In the recent Alberta Queen’s Bench decision of Kowalchuk v Kowalchuk, 2017 ABQB 64, Justice H,B, Veit ordered that the parents of two children, aged 11 and 8, would have shared parenting of the children with a “nesting” provision. That is; the children would continue to live in the matrimonial home and the parents would move in and out of that home on a weekly basis.
Veit J. stated that “one usual impediment to shared parenting is financial: it is expensive to set up what amounts to double accommodations for children; i.e. two residences each of which can accommodate children instead of the one which used to accommodate them prior to separation” (para. 13.)

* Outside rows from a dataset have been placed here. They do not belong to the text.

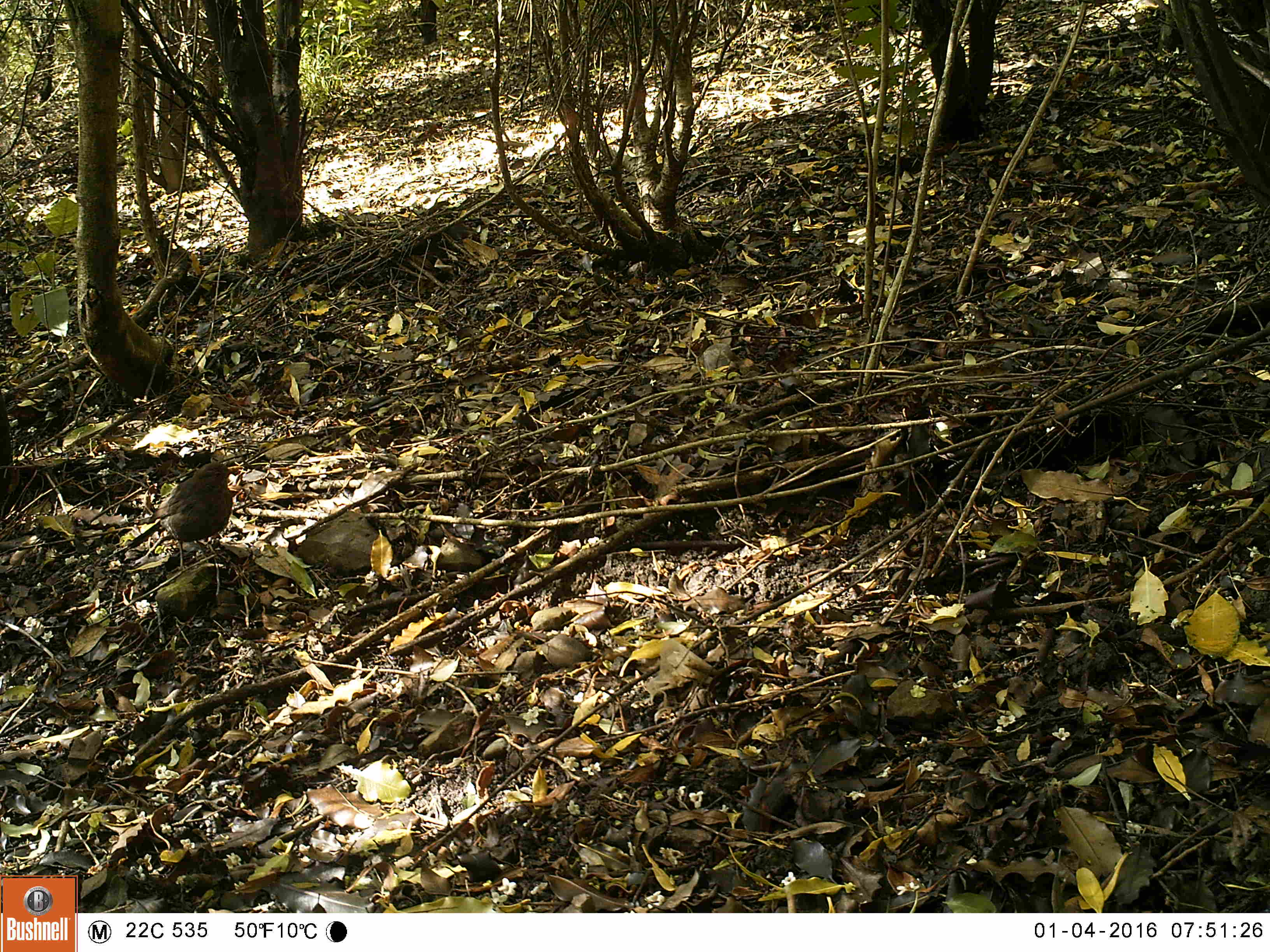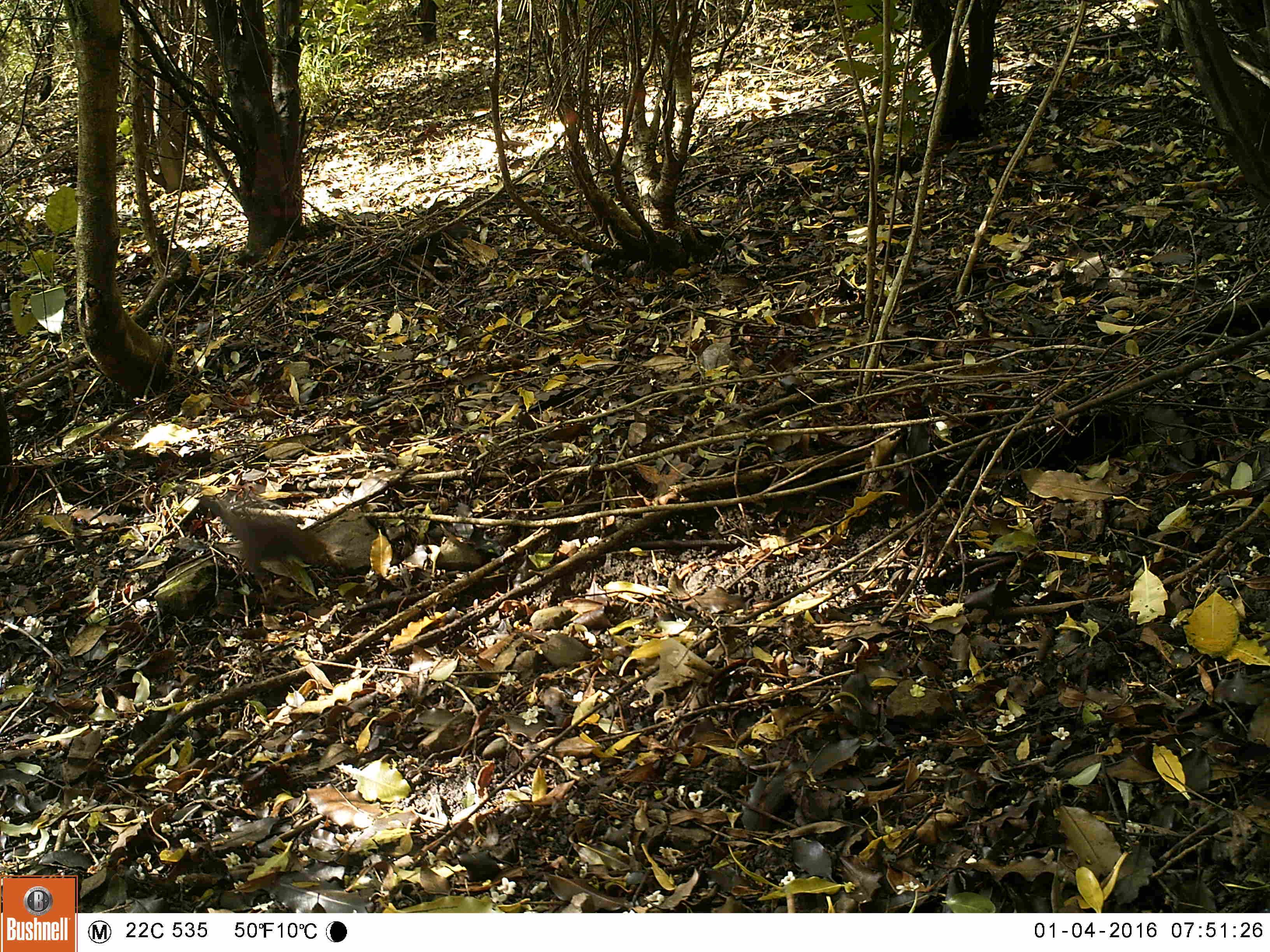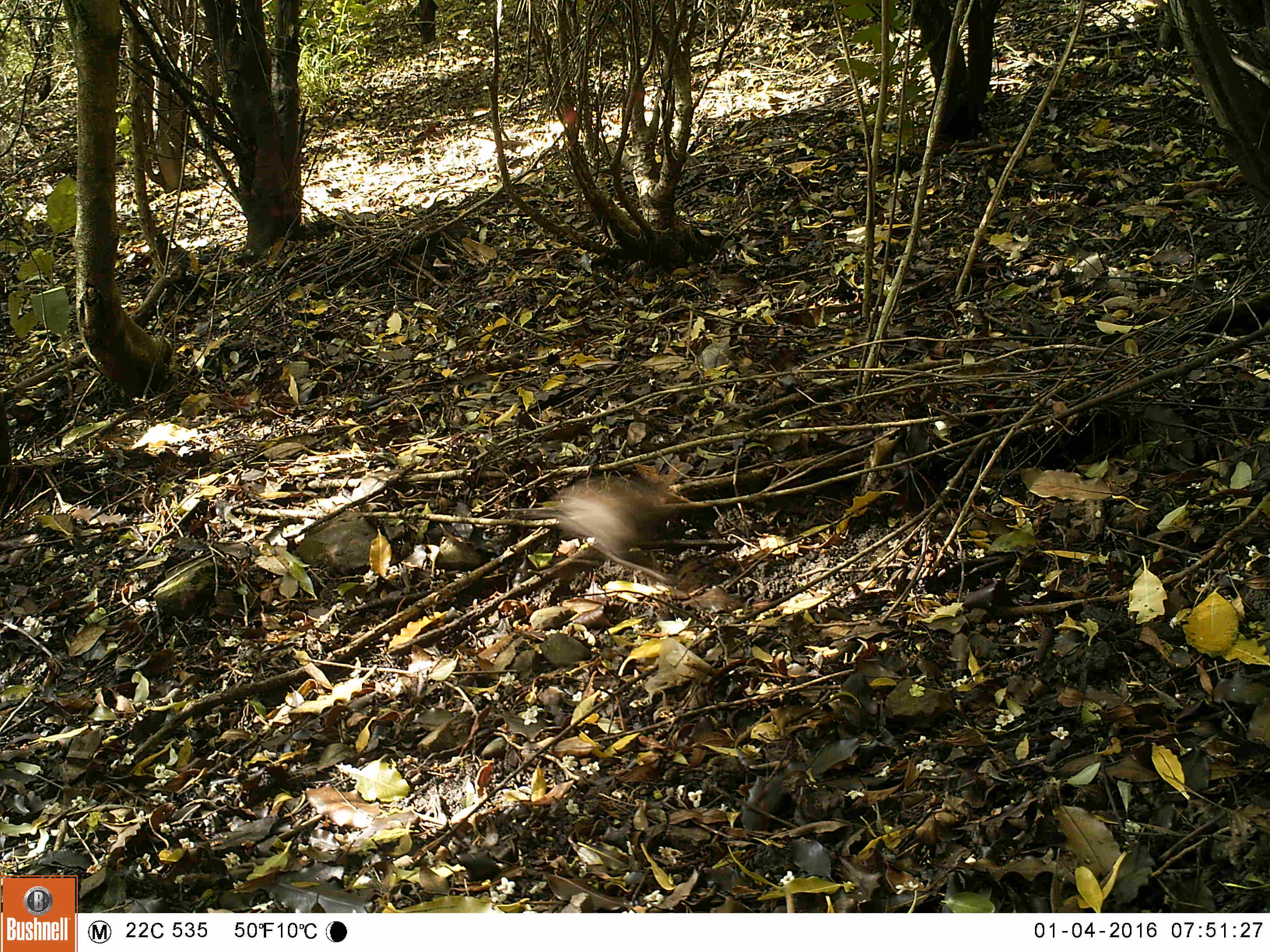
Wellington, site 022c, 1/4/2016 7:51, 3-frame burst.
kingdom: Animalia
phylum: Chordata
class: Aves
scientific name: Aves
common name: bird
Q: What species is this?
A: Bird (Aves).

In this case, the father had a free place to stay when he was not living in the parties’ home with the children and could offer similar accommodation to the wife at no charge, in a property owned by the father’s family. The parties were to equally share the expenses of the matrimonial home until it could be sold. Due to the shared parenting arrangement, Veit J. ordered a set-off of the child support that each parent would otherwise owe to one another.
“Nesting” is child-centered arrangement which attempt to minimize the disruption that children experience through the separation of their parents, and can provide a less costly alternative to maintaining two separate households with adequate accommodations for children. However, it is likely not a preferable arrangement where the parties are in a high conflict divorce and can become complicated when the parties begin to date other people.
In the circumstances of these parties, where the parties were selling the matrimonial home, had free accommodations available to them outside of the home and were both capable of caring for the children, Veit J. found that a shared parenting nesting arrangement appeared to be “perfectly feasible” (para.14.)